The films in the series represent a Russian tradition of the New Year's Movie where films that take place during the holiday season tap into the vein of hope, optimism, and possibility associated with New Year's in the Russian culture. Other examples include The Irony of Fate and The Irony of Fate 2 (also directed by Bekmambetov). Typically such films are released in December, just before the start of the holidays in Russia.

Plot
The film takes place in 11 different cities in Russia and tells the story of a series of different characters whose acquaintance is purely coincidental. The characters find themselves on New Year's Eve in difficult situations which they can only escape if they find help, by miracle or through six degrees of separation.
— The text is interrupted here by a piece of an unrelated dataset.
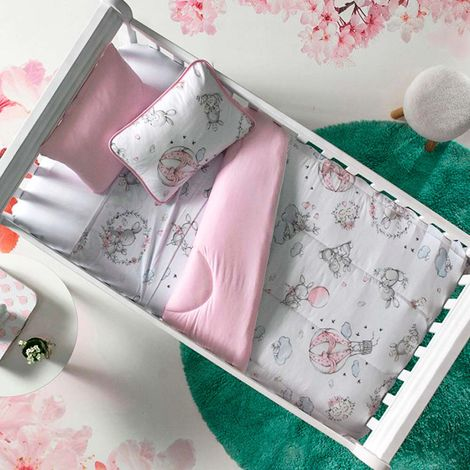 imagem do produto Jogo de Berço Malha Soft Little Bunny - Tellesoft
According to this theory all the people on Earth are connected through six handshakes.

The film begins in Kaliningrad, the last city in Russia to celebrate the New Year. The story revolves around a local orphanage during the holiday. One orphan girl Varya, makes other children believe that her father is the Russian president. They promise to stop harassing her if her father blesses her with an encrypted message during the traditional televised New Year's Address. She does not know what to do, and her friend Vova tries to help and tells her about the Six Degrees of Separation theory. The characters in the film are a student, a thief and his connections with the policeman who caught him, a taxi driver in love with a famous pop singer, a businessman rushing to his beloved, two snowboarders. And so with the Caucasian snow cleaner at the Red Square, Varia's request is passed on to the Russian president who notices the encrypted message written on the snow in the Kremlin courtyard. On the New Year's Eve, the phrase "Santa Claus helps the one who helps himself" appears in the president's speech (Dmitri Medvedev makes a cameo appearance), thus verifying the theory of six degrees of separation.

Cast 
 Alina Bulynko as Varvara
 Sergey Pokhodaev as Vova
 Ivan Urgant as Boris Vorobyov
 Sergey Svetlakov as Evgeniy Pavlovich
 Elena Plaksina as Olya
 Vera Brezhneva as herself
 Nikita Presnyakov as Pasha Bondarev, cab driver
 Boris Khvoshnyansky as Fyodor
 Artur Smolyaninov as Aleksey
 Sergey Garmash as Valery Sinitsyn, police captain
 Ekaterina Vilkova as Alina
 Baimurat Allaberiyev as Yusuf
 Dmitry Medvedev as the President of Russia (himself)

Sequels 
The film has had the sequels Yolki 2 in 2011 and Yolki 3 in 2013 with most of the cast reprising their roles, as well as a prequel called Yolki 1914 in 2014.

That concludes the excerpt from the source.